#### WORK TASK
Transcribe every line of the records verbatim.
-- INFORMATION SHOWN follows --
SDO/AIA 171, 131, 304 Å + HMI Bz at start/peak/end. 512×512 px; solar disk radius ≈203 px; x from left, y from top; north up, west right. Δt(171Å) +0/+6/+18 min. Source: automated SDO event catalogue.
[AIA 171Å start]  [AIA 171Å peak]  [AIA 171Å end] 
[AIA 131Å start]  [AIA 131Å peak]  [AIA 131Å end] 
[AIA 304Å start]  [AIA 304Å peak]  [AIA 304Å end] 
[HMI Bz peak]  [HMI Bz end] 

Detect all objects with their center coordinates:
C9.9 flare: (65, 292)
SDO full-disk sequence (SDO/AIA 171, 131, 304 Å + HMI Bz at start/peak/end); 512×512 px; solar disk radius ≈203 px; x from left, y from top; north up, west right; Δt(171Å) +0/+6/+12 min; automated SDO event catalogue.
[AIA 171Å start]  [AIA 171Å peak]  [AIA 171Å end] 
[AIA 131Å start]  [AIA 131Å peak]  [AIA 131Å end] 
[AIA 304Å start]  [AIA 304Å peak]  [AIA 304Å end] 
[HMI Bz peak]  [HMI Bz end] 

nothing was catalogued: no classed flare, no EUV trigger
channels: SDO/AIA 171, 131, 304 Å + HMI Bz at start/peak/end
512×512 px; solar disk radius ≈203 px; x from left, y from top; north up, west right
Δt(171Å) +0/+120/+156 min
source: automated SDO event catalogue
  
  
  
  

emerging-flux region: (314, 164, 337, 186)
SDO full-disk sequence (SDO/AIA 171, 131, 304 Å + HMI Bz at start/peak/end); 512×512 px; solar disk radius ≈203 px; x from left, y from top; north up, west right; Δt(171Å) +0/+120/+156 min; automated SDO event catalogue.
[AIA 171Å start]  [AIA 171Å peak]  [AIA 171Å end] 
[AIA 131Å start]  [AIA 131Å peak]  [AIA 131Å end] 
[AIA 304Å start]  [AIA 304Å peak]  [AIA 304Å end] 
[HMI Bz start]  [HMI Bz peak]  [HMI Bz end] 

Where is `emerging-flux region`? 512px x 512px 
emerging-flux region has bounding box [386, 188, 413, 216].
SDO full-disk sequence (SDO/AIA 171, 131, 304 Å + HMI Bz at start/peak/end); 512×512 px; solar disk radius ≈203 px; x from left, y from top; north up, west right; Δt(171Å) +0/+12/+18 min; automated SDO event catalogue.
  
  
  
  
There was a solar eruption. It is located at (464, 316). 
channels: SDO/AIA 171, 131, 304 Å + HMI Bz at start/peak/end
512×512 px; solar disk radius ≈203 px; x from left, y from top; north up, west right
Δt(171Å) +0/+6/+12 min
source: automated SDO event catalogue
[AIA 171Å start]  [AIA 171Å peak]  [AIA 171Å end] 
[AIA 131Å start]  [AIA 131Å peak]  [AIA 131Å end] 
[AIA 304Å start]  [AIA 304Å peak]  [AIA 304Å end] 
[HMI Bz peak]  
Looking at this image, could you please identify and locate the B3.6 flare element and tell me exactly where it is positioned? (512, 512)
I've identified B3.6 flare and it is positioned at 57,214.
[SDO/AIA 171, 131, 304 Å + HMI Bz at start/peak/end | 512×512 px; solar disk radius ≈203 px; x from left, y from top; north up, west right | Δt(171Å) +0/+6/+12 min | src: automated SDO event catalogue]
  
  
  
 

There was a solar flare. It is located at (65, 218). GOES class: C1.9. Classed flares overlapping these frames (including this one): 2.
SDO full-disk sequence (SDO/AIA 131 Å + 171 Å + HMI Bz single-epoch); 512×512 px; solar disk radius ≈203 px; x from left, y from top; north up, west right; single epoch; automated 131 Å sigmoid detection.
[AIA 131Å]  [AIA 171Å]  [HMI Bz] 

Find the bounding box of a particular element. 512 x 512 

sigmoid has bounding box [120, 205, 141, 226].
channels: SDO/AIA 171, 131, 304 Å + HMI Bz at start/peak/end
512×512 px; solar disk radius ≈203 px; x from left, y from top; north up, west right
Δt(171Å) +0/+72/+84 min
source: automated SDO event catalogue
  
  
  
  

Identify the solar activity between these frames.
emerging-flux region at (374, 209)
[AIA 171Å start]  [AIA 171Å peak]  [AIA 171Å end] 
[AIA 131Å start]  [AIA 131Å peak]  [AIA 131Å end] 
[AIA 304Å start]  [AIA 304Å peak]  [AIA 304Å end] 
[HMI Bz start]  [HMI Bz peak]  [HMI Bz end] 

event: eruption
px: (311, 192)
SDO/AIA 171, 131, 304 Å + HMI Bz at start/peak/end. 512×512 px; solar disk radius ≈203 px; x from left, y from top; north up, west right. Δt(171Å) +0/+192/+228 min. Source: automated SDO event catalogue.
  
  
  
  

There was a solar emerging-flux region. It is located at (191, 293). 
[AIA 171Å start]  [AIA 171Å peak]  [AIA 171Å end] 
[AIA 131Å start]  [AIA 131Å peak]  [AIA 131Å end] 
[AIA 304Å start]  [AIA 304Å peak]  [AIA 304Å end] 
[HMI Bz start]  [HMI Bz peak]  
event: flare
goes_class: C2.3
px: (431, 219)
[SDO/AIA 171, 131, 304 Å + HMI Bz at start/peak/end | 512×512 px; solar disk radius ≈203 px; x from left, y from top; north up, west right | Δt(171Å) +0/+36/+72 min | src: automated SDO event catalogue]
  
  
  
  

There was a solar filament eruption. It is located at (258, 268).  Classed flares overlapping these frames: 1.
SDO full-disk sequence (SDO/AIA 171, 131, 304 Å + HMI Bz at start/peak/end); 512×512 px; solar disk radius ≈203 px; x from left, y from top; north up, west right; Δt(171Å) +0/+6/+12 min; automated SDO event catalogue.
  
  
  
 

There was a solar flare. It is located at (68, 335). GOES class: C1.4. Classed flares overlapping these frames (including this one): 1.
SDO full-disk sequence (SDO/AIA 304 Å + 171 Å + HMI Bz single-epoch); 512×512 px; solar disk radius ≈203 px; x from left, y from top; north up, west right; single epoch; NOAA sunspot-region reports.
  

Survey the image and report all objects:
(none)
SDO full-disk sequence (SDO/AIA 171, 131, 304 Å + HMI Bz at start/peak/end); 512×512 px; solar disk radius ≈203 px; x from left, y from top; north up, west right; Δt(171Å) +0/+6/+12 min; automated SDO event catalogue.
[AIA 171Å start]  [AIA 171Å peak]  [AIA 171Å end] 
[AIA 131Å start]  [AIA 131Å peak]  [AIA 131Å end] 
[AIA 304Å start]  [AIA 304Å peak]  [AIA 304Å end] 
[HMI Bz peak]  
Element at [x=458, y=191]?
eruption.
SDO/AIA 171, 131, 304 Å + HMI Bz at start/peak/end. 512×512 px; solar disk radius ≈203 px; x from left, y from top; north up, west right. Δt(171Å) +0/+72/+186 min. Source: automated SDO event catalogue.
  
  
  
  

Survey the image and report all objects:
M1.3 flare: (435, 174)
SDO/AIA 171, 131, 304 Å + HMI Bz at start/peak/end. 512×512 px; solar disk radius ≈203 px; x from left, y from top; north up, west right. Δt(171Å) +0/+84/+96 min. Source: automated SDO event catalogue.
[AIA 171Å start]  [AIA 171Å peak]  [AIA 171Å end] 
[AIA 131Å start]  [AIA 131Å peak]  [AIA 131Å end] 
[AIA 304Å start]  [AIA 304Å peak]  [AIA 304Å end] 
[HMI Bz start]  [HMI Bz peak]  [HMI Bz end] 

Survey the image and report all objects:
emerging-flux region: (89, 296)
-- INFORMATION SHOWN concluded --
#### ANSWER BELOW
SDO/AIA 171, 131, 304 Å + HMI Bz at start/peak/end. 512×512 px; solar disk radius ≈203 px; x from left, y from top; north up, west right. Δt(171Å) +0/+6/+18 min. Source: automated SDO event catalogue.
[AIA 171Å start]  [AIA 171Å peak]  [AIA 171Å end] 
[AIA 131Å start]  [AIA 131Å peak]  [AIA 131Å end] 
[AIA 304Å start]  [AIA 304Å peak]  [AIA 304Å end] 
[HMI Bz peak]  [HMI Bz end] 

Detect all objects with their center coordinates:
C9.9 flare: (65, 292)
SDO full-disk sequence (SDO/AIA 171, 131, 304 Å + HMI Bz at start/peak/end); 512×512 px; solar disk radius ≈203 px; x from left, y from top; north up, west right; Δt(171Å) +0/+6/+12 min; automated SDO event catalogue.
[AIA 171Å start]  [AIA 171Å peak]  [AIA 171Å end] 
[AIA 131Å start]  [AIA 131Å peak]  [AIA 131Å end] 
[AIA 304Å start]  [AIA 304Å peak]  [AIA 304Å end] 
[HMI Bz peak]  [HMI Bz end] 

nothing was catalogued: no classed flare, no EUV trigger
channels: SDO/AIA 171, 131, 304 Å + HMI Bz at start/peak/end
512×512 px; solar disk radius ≈203 px; x from left, y from top; north up, west right
Δt(171Å) +0/+120/+156 min
source: automated SDO event catalogue
  
  
  
  

emerging-flux region: (314, 164, 337, 186)
SDO full-disk sequence (SDO/AIA 171, 131, 304 Å + HMI Bz at start/peak/end); 512×512 px; solar disk radius ≈203 px; x from left, y from top; north up, west right; Δt(171Å) +0/+120/+156 min; automated SDO event catalogue.
[AIA 171Å start]  [AIA 171Å peak]  [AIA 171Å end] 
[AIA 131Å start]  [AIA 131Å peak]  [AIA 131Å end] 
[AIA 304Å start]  [AIA 304Å peak]  [AIA 304Å end] 
[HMI Bz start]  [HMI Bz peak]  [HMI Bz end] 

Where is `emerging-flux region`? 512px x 512px 
emerging-flux region has bounding box [386, 188, 413, 216].
SDO full-disk sequence (SDO/AIA 171, 131, 304 Å + HMI Bz at start/peak/end); 512×512 px; solar disk radius ≈203 px; x from left, y from top; north up, west right; Δt(171Å) +0/+12/+18 min; automated SDO event catalogue.
  
  
  
  
There was a solar eruption. It is located at (464, 316). 
channels: SDO/AIA 171, 131, 304 Å + HMI Bz at start/peak/end
512×512 px; solar disk radius ≈203 px; x from left, y from top; north up, west right
Δt(171Å) +0/+6/+12 min
source: automated SDO event catalogue
[AIA 171Å start]  [AIA 171Å peak]  [AIA 171Å end] 
[AIA 131Å start]  [AIA 131Å peak]  [AIA 131Å end] 
[AIA 304Å start]  [AIA 304Å peak]  [AIA 304Å end] 
[HMI Bz peak]  
Looking at this image, could you please identify and locate the B3.6 flare element and tell me exactly where it is positioned? (512, 512)
I've identified B3.6 flare and it is positioned at 57,214.
[SDO/AIA 171, 131, 304 Å + HMI Bz at start/peak/end | 512×512 px; solar disk radius ≈203 px; x from left, y from top; north up, west right | Δt(171Å) +0/+6/+12 min | src: automated SDO event catalogue]
  
  
  
 

There was a solar flare. It is located at (65, 218). GOES class: C1.9. Classed flares overlapping these frames (including this one): 2.
SDO full-disk sequence (SDO/AIA 131 Å + 171 Å + HMI Bz single-epoch); 512×512 px; solar disk radius ≈203 px; x from left, y from top; north up, west right; single epoch; automated 131 Å sigmoid detection.
[AIA 131Å]  [AIA 171Å]  [HMI Bz] 

Find the bounding box of a particular element. 512 x 512 

sigmoid has bounding box [120, 205, 141, 226].
channels: SDO/AIA 171, 131, 304 Å + HMI Bz at start/peak/end
512×512 px; solar disk radius ≈203 px; x from left, y from top; north up, west right
Δt(171Å) +0/+72/+84 min
source: automated SDO event catalogue
  
  
  
  

Identify the solar activity between these frames.
emerging-flux region at (374, 209)
[AIA 171Å start]  [AIA 171Å peak]  [AIA 171Å end] 
[AIA 131Å start]  [AIA 131Å peak]  [AIA 131Å end] 
[AIA 304Å start]  [AIA 304Å peak]  [AIA 304Å end] 
[HMI Bz start]  [HMI Bz peak]  [HMI Bz end] 

event: eruption
px: (311, 192)
SDO/AIA 171, 131, 304 Å + HMI Bz at start/peak/end. 512×512 px; solar disk radius ≈203 px; x from left, y from top; north up, west right. Δt(171Å) +0/+192/+228 min. Source: automated SDO event catalogue.
  
  
  
  

There was a solar emerging-flux region. It is located at (191, 293). 
[AIA 171Å start]  [AIA 171Å peak]  [AIA 171Å end] 
[AIA 131Å start]  [AIA 131Å peak]  [AIA 131Å end] 
[AIA 304Å start]  [AIA 304Å peak]  [AIA 304Å end] 
[HMI Bz start]  [HMI Bz peak]  
event: flare
goes_class: C2.3
px: (431, 219)
[SDO/AIA 171, 131, 304 Å + HMI Bz at start/peak/end | 512×512 px; solar disk radius ≈203 px; x from left, y from top; north up, west right | Δt(171Å) +0/+36/+72 min | src: automated SDO event catalogue]
  
  
  
  

There was a solar filament eruption. It is located at (258, 268).  Classed flares overlapping these frames: 1.
SDO full-disk sequence (SDO/AIA 171, 131, 304 Å + HMI Bz at start/peak/end); 512×512 px; solar disk radius ≈203 px; x from left, y from top; north up, west right; Δt(171Å) +0/+6/+12 min; automated SDO event catalogue.
  
  
  
 

There was a solar flare. It is located at (68, 335). GOES class: C1.4. Classed flares overlapping these frames (including this one): 1.
SDO full-disk sequence (SDO/AIA 304 Å + 171 Å + HMI Bz single-epoch); 512×512 px; solar disk radius ≈203 px; x from left, y from top; north up, west right; single epoch; NOAA sunspot-region reports.
  

Survey the image and report all objects:
(none)
SDO full-disk sequence (SDO/AIA 171, 131, 304 Å + HMI Bz at start/peak/end); 512×512 px; solar disk radius ≈203 px; x from left, y from top; north up, west right; Δt(171Å) +0/+6/+12 min; automated SDO event catalogue.
[AIA 171Å start]  [AIA 171Å peak]  [AIA 171Å end] 
[AIA 131Å start]  [AIA 131Å peak]  [AIA 131Å end] 
[AIA 304Å start]  [AIA 304Å peak]  [AIA 304Å end] 
[HMI Bz peak]  
Element at [x=458, y=191]?
eruption.
SDO/AIA 171, 131, 304 Å + HMI Bz at start/peak/end. 512×512 px; solar disk radius ≈203 px; x from left, y from top; north up, west right. Δt(171Å) +0/+72/+186 min. Source: automated SDO event catalogue.
  
  
  
  

Survey the image and report all objects:
M1.3 flare: (435, 174)
SDO/AIA 171, 131, 304 Å + HMI Bz at start/peak/end. 512×512 px; solar disk radius ≈203 px; x from left, y from top; north up, west right. Δt(171Å) +0/+84/+96 min. Source: automated SDO event catalogue.
[AIA 171Å start]  [AIA 171Å peak]  [AIA 171Å end] 
[AIA 131Å start]  [AIA 131Å peak]  [AIA 131Å end] 
[AIA 304Å start]  [AIA 304Å peak]  [AIA 304Å end] 
[HMI Bz start]  [HMI Bz peak]  [HMI Bz end] 

Survey the image and report all objects:
emerging-flux region: (89, 296)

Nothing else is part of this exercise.